Pues WILPF es una organización de mujeres pacifistas que acaba de cumplir cien años. Y es bastante desconocida porque su lengua de contacto es el inglés.

La palabra WILPF está compuesta con las siglas de Women’s International League for Peace and Freedom. Que, por cierto, resulta casi impronunciable en español.

Esta organización centenaria ha desarrollado una gran actividad en los países anglosajones, pero poca en España. Precisamente, para acercarla al mundo hispano parlante, las secciones latinoamericanas proponen llamarla LIMPAL (Liga Internacional de Mujeres por la Paz y la Libertad); que haya traducciones simultáneas en los encuentros; y que los documentos sean bilingües.

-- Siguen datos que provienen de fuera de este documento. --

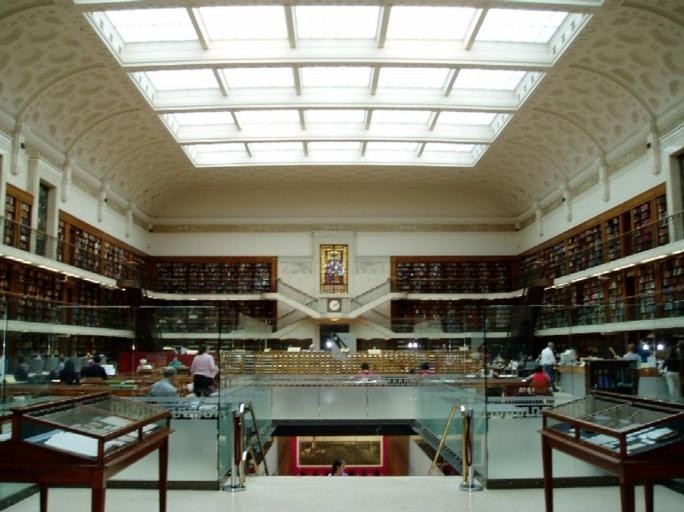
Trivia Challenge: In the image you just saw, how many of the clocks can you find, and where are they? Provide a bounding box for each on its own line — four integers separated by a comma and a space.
327, 299, 342, 312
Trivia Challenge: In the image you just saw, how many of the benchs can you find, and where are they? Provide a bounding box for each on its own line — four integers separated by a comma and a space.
443, 368, 553, 419
1, 369, 190, 399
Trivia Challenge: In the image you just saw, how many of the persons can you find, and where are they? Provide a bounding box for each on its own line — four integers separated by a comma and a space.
328, 458, 348, 477
13, 349, 108, 386
416, 361, 435, 375
621, 337, 684, 379
149, 366, 178, 397
207, 372, 222, 396
542, 339, 559, 395
166, 355, 185, 369
356, 362, 374, 375
189, 344, 216, 397
531, 363, 553, 394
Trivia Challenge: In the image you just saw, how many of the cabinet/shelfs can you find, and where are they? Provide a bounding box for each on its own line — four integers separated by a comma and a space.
391, 299, 515, 333
537, 391, 684, 512
5, 183, 148, 292
515, 252, 684, 331
2, 330, 130, 372
515, 327, 684, 358
391, 255, 513, 292
148, 255, 278, 295
139, 300, 278, 333
515, 183, 667, 294
0, 392, 176, 512
391, 338, 514, 357
1, 257, 148, 331
145, 340, 277, 374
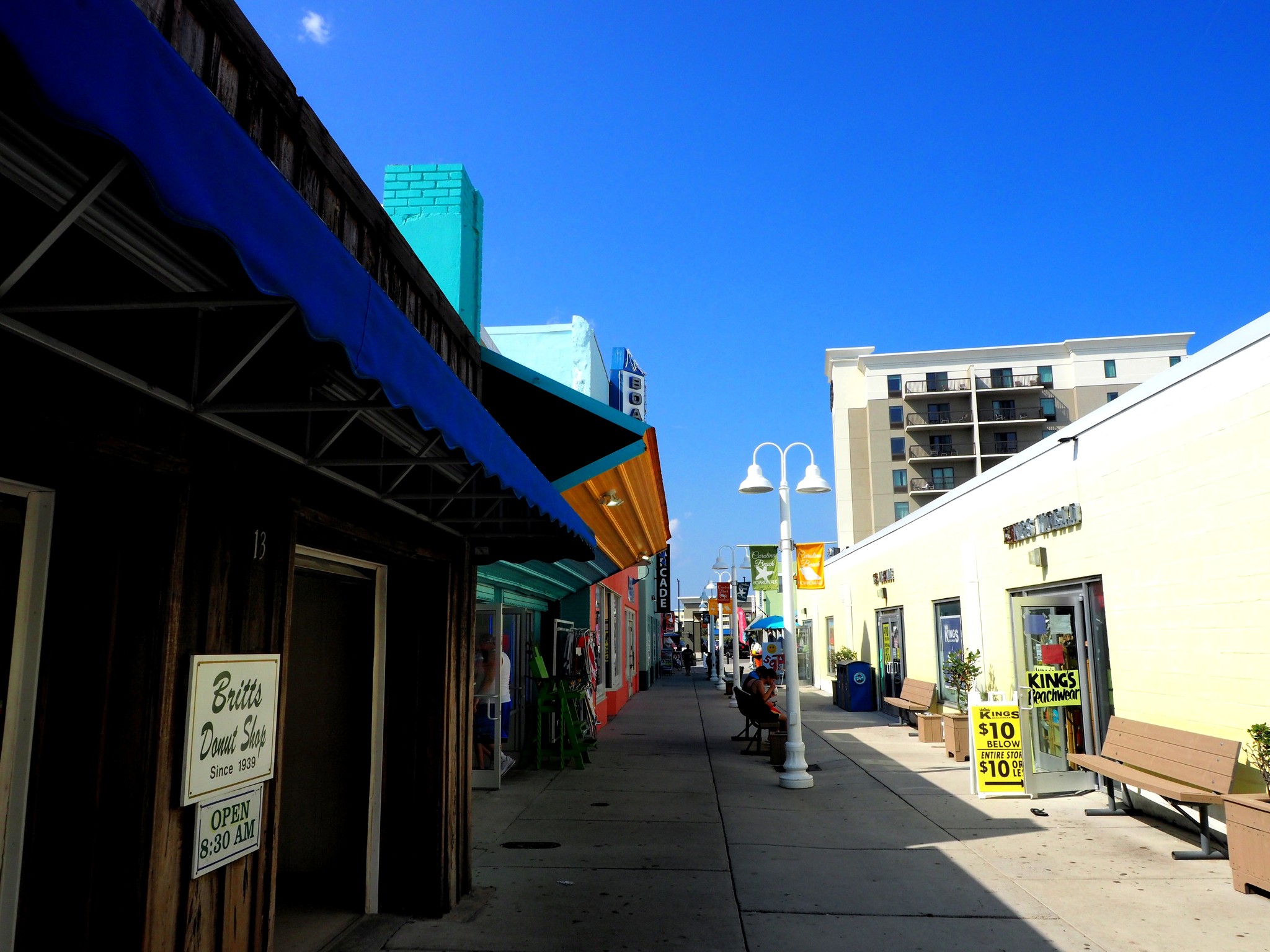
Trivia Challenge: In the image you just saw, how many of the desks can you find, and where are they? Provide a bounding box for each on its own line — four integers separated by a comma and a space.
941, 453, 947, 456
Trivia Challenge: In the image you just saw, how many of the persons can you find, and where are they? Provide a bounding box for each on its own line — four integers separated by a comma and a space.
742, 665, 787, 743
681, 644, 694, 676
473, 634, 516, 778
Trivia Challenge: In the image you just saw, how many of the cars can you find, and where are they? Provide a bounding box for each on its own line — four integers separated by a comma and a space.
674, 640, 684, 651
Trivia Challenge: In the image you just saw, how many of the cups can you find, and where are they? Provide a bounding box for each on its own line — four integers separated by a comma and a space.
773, 687, 778, 695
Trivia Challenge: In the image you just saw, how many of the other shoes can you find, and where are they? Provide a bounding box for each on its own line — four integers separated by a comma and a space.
686, 673, 691, 676
500, 755, 516, 776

Orígenes y primeros años de WILPF

Nació en 1915, en plena Guerra Mundial, durante un congreso en La Haya (Holanda) que se había convocado exprofeso para su fundación. En abril de 2015, se celebró otro congreso en el mismo lugar para conmemorar su centenario.

Esta Liga de mujeres, en los años 20, se consolidó y comenzó su difusión. Se pusieron en marcha algunos programas para llevar a cabo sus primeras actividades importantes: negociaciones para parar la guerra, movimientos antiarmamentísticos, “misiones” a los lugares en conflicto, presiones ante la Sociedad de Naciones, entre otras.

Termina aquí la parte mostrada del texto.